INDUSTRIAL APPLICABILITY

It is therefore possible to provide a binder composition for a secondary battery positive electrode containing a polymer that has an adequate degree of swelling in electrolyte solution and is capable of adjusting, in the case of preparing a slurry composition, the viscosity of the obtained slurry composition to an appropriate range.
It is also possible to provide a slurry composition for a secondary battery positive electrode that has appropriate viscosity and can be used in formation of a secondary battery excellent in output characteristics, and a production method therefor.
It is also possible to provide a positive electrode capable of improving the output characteristics of a secondary battery, and a secondary battery excellent in output characteristics.

Claims

1. A binder composition for a secondary battery positive electrode, comprising

a polymer containing a nitrile group-containing monomer unit, an aromatic vinyl monomer unit, a hydrophilic group-containing monomer unit, and a linear alkylene structural unit having a carbon number of 4 or more,

wherein the polymer contains the aromatic vinyl monomer unit in a proportion of more than 50.0 mass % and 65.0 mass % or less.

2. The binder composition for a secondary battery positive electrode according to claim 1, wherein the polymer contains the nitrile group-containing monomer unit in a proportion of 3.0 mass % or more and 30.0 mass % or less.

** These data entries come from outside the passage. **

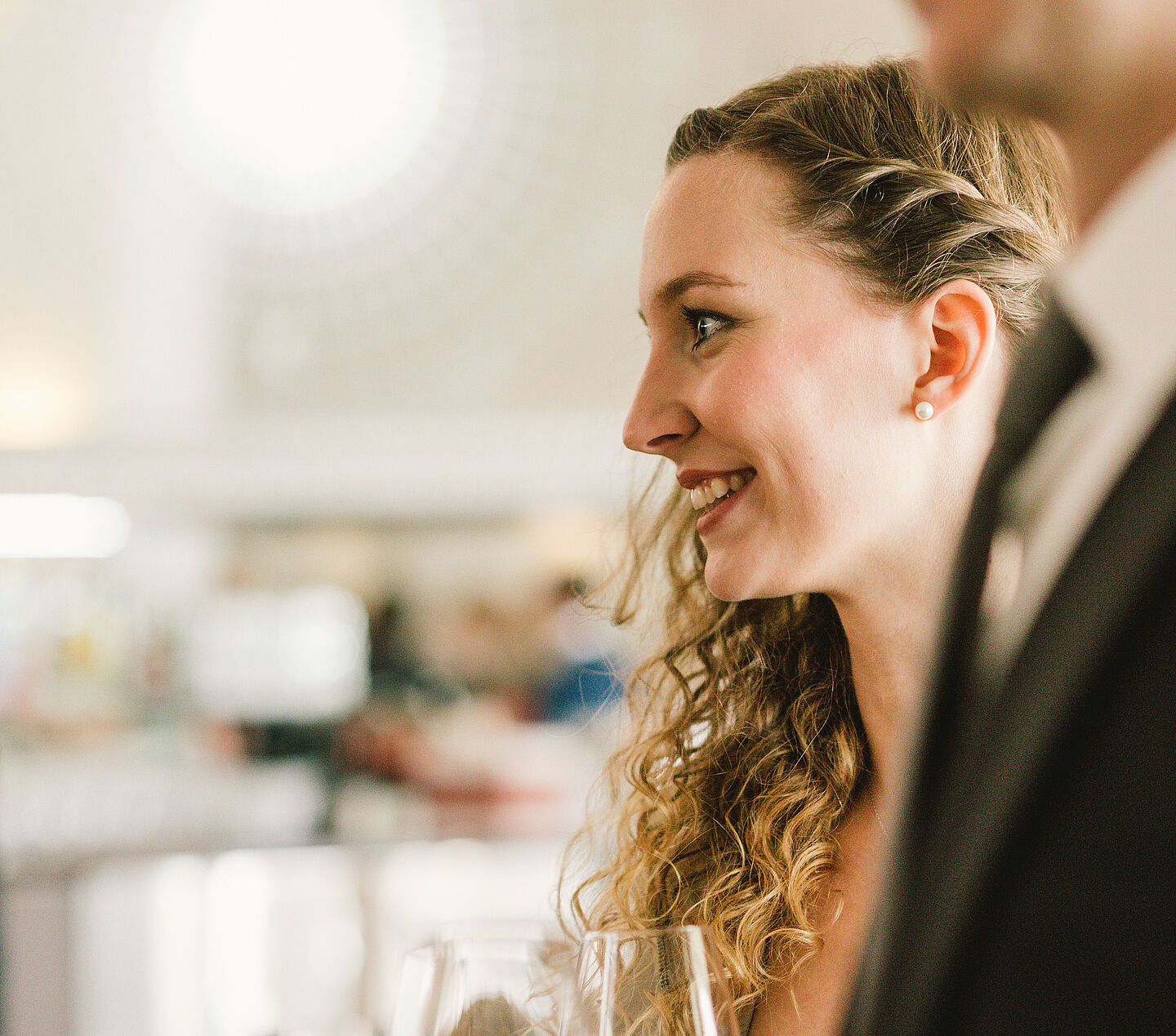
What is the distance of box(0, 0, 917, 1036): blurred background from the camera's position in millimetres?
3389

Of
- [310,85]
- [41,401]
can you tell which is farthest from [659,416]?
[41,401]

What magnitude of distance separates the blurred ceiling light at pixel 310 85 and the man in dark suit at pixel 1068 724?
10.8 ft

3. The binder composition for a secondary battery positive electrode according to claim 1, wherein the polymer contains an acidic group-containing monomer unit as the hydrophilic group-containing monomer unit in a proportion of 0.1 mass % or more and 20.0 mass % or less.

4. The binder composition for a secondary battery positive electrode according to claim 1, wherein a glass-transition temperature of the polymer is 10° C. or more and 60° C. or less.

5. The binder composition for a secondary battery positive electrode according to claim 1, wherein an iodine value of the polymer is 5 mg/100 mg or more and 80 mg/100 mg or less.

6. A slurry composition for a secondary battery positive electrode, comprising:

a positive electrode active material;

a solvent; and

the binder composition for a secondary battery positive electrode according to claim 1.

7. A positive electrode for a secondary battery, comprising

a positive electrode mixed material layer formed using the slurry composition for a secondary battery positive electrode according to claim 6.

8. A secondary battery, comprising:

the positive electrode for a secondary battery according to claim 7;

a negative electrode;

an electrolyte solution; and

a separator.

9. A production method for a slurry composition for a secondary battery positive electrode, comprising, in the stated order:

mixing a positive electrode active material and a conductive material to obtain a positive electrode active material-conductive material mixture;

adding the binder composition for a secondary battery positive electrode according to claim 1 to the positive electrode active material-conductive material mixture, to obtain a positive electrode active material-conductive material-binder mixture; and

adding a solvent to the positive electrode active material-conductive material-binder mixture to mix the solvent and the positive electrode active material-conductive material-binder mixture.